指向SQL Server的多边形算法

Question

I'm trying to write a SQL query which determine if a given point is into a polygon. (I'm using SQL Server 2008 R2).

I was following this tutorial (just copy / paste it and change some table name) and it approximatively works BUT it is not precise at all. For example, let's considerate a given point which coordinates are :
P = 45.7664, 4.87383 .

If you draw a little polygon (an approximate square) around this point with 4 vertices coordinates :
S = 45.97215 4.693909, 45.687 4.674683, 45.73302 5.460205, 46.05227 5.366821, 45.97215 4.693909

the procedure given in the link below answers the point is NOT in polygon, whereas it is... This is the output (with my own formatting text) :

(Polygon 20 is the polygon above)

But if you enlarged the square (10 times bigger in my test), the procedure answers my point is in the square.

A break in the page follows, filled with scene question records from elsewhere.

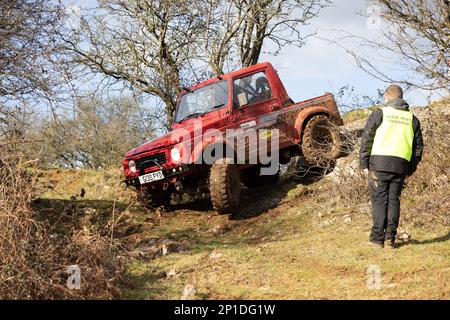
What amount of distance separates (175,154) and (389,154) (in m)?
3.42

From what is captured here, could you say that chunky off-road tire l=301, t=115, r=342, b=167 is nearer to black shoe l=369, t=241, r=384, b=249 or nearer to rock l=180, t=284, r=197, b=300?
black shoe l=369, t=241, r=384, b=249

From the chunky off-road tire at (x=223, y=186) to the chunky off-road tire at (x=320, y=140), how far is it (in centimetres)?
151

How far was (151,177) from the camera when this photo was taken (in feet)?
25.8

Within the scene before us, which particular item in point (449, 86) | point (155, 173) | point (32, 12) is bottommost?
point (155, 173)

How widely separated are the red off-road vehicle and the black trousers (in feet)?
8.29

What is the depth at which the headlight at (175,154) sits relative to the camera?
25.0ft

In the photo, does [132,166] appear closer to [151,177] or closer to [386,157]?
[151,177]

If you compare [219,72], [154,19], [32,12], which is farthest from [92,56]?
[32,12]

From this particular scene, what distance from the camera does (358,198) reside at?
23.6ft

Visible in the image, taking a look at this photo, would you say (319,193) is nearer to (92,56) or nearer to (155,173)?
(155,173)

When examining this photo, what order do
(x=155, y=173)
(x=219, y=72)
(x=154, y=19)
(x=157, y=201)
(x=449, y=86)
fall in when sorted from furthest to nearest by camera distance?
(x=219, y=72), (x=154, y=19), (x=157, y=201), (x=155, y=173), (x=449, y=86)

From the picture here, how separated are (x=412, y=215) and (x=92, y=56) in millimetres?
7955

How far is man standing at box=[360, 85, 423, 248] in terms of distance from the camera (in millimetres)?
5137

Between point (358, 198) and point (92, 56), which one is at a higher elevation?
point (92, 56)
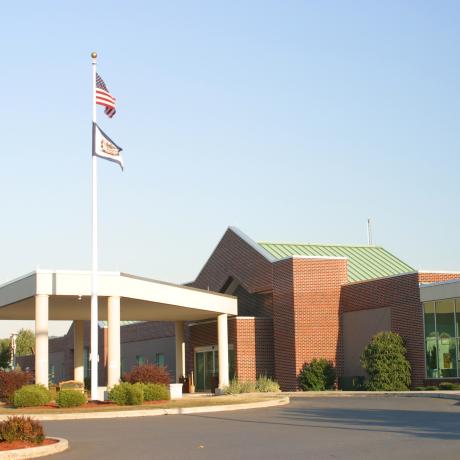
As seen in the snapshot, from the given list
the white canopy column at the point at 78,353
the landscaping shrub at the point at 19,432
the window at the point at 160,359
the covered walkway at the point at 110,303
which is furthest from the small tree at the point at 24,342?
the landscaping shrub at the point at 19,432

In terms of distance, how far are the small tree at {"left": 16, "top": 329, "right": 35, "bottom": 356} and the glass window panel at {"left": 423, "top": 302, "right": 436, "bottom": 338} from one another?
252 feet

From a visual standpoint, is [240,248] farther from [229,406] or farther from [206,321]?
[229,406]

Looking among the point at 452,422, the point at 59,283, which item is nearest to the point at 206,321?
the point at 59,283

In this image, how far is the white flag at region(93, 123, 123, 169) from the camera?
3143 cm

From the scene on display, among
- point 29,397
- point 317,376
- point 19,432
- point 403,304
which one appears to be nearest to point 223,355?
point 317,376

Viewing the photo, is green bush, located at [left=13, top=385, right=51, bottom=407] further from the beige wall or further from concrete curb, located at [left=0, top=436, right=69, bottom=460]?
the beige wall

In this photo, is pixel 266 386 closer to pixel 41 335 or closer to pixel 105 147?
pixel 41 335

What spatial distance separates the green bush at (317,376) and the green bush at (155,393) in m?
11.3

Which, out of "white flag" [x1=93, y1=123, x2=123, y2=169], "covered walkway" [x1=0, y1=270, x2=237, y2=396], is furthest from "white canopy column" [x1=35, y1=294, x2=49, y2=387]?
"white flag" [x1=93, y1=123, x2=123, y2=169]

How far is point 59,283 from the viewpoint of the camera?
3466 centimetres

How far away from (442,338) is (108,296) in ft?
46.4

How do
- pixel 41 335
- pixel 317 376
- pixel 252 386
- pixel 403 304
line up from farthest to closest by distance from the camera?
pixel 317 376
pixel 252 386
pixel 403 304
pixel 41 335

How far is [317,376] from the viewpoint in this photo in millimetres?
41125

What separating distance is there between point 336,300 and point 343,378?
12.4 feet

So, I'm seeking for another algorithm, more precise.
Here is my VERTICE table, containing all vertices coordinates of each polygon of my DB

I need to check, for ALL polygons (there are a few thousands) if a given point passed in parameter is in a polygon (and if yes, which one(s)). I can do the loop by myself, but I miss a correct Point in polygon algorithm.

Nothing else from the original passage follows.